Extrait des Mémoires de Morgane B.
Nous étions dans une rue où toutes les maisons étaient habitées par des militaires étrangers. Dans l'une d'entre elles, il y avait une famille américaine qui possédait des chevaux. Ma maman avait bien sympathisé avec Regina, et moi-même avec sa fille Shelby, qui était à peine plus âgée que moi. De fil en aiguille, grâce à la confiance que Regina témoignait à maman, nous avons pu nous occuper de leurs chevaux.
J'ai donc eu l'opportunité et le bonheur immense d'avoir des cours particuliers d'équitation avec maman pendant un an. Je finissais l'école tous les jours à midi et nous allions passer les après-midi dans un ranch au beau milieu du Kansas et ses paysages à perte de vue. Nous avions une habitude, celle de passer auparavant chez Burger King m'acheter un milk-shake, tantôt à la fraise, tantôt à la vanille. Je préférais la vanille mais voulais toujours goûter à la fraise...

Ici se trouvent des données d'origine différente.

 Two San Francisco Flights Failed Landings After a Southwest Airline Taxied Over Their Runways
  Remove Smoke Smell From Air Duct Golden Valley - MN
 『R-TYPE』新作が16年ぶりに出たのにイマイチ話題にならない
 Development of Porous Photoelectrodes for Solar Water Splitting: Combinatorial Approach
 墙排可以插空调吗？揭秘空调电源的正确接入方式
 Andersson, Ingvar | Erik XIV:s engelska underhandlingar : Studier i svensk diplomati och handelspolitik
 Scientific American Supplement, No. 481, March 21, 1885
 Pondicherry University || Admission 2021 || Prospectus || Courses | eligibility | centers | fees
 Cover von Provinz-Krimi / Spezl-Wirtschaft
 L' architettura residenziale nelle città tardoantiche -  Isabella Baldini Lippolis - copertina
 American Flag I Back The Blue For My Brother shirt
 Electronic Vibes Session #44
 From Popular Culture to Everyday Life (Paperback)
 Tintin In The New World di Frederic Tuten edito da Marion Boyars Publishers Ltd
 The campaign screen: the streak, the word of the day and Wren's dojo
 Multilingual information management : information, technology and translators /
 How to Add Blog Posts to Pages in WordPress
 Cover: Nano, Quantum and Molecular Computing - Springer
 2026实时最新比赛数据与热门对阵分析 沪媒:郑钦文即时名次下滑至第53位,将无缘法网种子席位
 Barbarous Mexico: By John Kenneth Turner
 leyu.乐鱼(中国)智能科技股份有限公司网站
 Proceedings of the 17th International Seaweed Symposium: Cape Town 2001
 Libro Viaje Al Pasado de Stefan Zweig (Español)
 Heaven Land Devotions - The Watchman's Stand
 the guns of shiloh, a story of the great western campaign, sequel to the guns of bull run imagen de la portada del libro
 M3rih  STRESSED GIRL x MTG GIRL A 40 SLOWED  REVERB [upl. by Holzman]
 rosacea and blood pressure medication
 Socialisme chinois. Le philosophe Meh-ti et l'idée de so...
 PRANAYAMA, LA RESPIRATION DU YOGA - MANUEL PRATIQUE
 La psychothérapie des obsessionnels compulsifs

Il y avait donc cette jument blanche à laquelle je m'étais beaucoup attachée, Clémentine. C'est avec elle que j'ai appris tous les fondamentaux en équitation, fondamentaux qui me servent encore aujourd'hui et que je voudrais approfondir pour ma vie future, personnelle et professionnelle.
J'ai également appris des choses formidables, comme de bien tomber ou faire un petit parcours d'obstacles à crû, mais également que la bonne relation homme-cheval est la clé pour une expérience exceptionnelle.
J'y ai également découvert, à mes 13 ans, que le monde équestre, ou plus simplement le monde, est compliqué pour développer son talent. Je me souviens encore d'un concours de dressage dans ce même ranch, auquel ma copine Shelby avait participé en montant Ben, un vieux pur-sang arabe bien plus facile que Clémentine. Elle avait été jalouse lorsqu'elle avait su que sa maman m'avait proposé de participer au concours suivant sur Clémentine. En y repensant aujourd'hui, et grâce au fait d'avoir eu des chevaux à la maison, je comprends sa réaction car elle avait dû penser que j'empiétais trop sur son espace personnel.
A la suite de chaque séance, lors du retour en voiture à Fort Leavenworth, maman et moi faisions un débriefing afin de développer mon esprit d'analyse et préparer la séance suivante. Après le travail physique, le travail intellectuel !
Concrètement, maman était réellement MA coach, elle enseignait à son élève et non à sa fille. Cela m'a inculqué beaucoup d'exigence et un grand besoin de rigueur pour progresser. Je souhaitais ne pas décevoir ma coach, il ne s'agissait pas de ma maman dans ces circonstances.
Deux ans plus tard, lorsque nous avons eu nos propres chevaux une fois de retour en France, cela a été en quelque sorte la suite logique du travail que nous avions commencé au Kansas, mais de manière plus libre puisqu'ils nous appartenaient.